Source passage:
-------
So, what's the next "trade up" a Gulfstream G650 jet?

Man...you have to be loaded to use these new training techniques.

SuperG
 
#91 ·
Yes - I fostered him for 10 months - the EPI was a blessing, because he was a gorgeous dog and many people wanted to look past the fact that he had behavioral needs (and some slowness intellectually), but the expense of the enzymes was a different story and weeded everyone out that was not a match. A family that lives in an isolated setting, but were still able to do continued socialization adopted him. They've had some work to do - not on resource guarding but the dog has a very hard time adjusting to change/new things. He has no experience in that! But he's done well and goes on vacations and camping and is really well loved. We did a few different meetings before adoption - they went to his grooming appointment, they hung out with him to watch how I handled him at a meet and greet, and we went to their house so he would be familiar with it. It was very hard to help lift him into their car because he didn't want to go. But he is happy and doing great - he goes to the picnic every year and looks amazing and does well with a couple of hundred people and dogs. Thanks for asking!
 
#93 ·
That is such a nice story and happy ending. I would have been a foster failure after that long. I surely would have cried like a baby when I put him in the truck and he didn't want to go:(
 
#98 ·
So far...the best advice I have read was Baliff's ( I believe ).

Correcting the dog for growling and snapping the moment it happened but being savvy enough to not take the food item away at the end or not giving it back...so hopefully the dog connects the dots....growling/snapping at owner = not good. Rather than disciplining the dog and taking the item away without returning it....I can see the potential for confusion in that scenario.

Hopefully, I have that correct.
-------
Extracted records:
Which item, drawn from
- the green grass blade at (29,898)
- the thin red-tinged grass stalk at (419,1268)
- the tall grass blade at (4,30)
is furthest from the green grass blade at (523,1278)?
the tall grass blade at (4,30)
-------
Try it: Write the next part of the forum thread above about training dogs with resource guarding, picking up after its final post.

Expected answer:
SuperG
 
#99 ·
llombardo you are not grasping the concept that you have to lay a foundation before you put on the walls or roof

watch this vid which shows loosely how the trade up works

https://www.youtube.com/watch?v=2nuqCxleShQ

training is not a one time shot or a day of doing this or that and the problem is gone or non existent
training is an ongoing thing which is why free feeding a dog is not recommended because mealtime and food are excellent relationship builders and give you training opportunities

this is the foundation
https://www.youtube.com/watch?v=ZdB1Rb1kGxE

if you missed laying the foundation or did it wrong or adopted an older pup or dog resource guarder then this is better
https://www.youtube.com/watch?v=xjpP5EZC7HI
 
#104 ·
I understand the concept. I understand how it could work for a puppy. I am open to the idea for future pups I might have. I do not see how this would work for an older dog that has been in the home since it was a pup and the foundation has been laid in a completely different manner. If this foundation wasn't laid to begin with, the dog is already set in its ways, so it becomes more complicated.
 
#108 ·
I really appreciate this. Thank you for understanding what I was trying to explain:) and just so you know I'm a she..lol.
 
#101 ·
The trouble with saying "correct the dog" is that most people will be upset and attempt to take the item from the dog's mouth. I don't have to say how badly that might end, lol! I did correct DH's dog for lunging like a crocodile when she was being possessive with a bone, but this correction was an instant "Go to your bed!" and there she stayed. The bone was left on the floor where she left it, and she did learn that if she wanted to eat her bone in peace then she'd have to do it peacefully.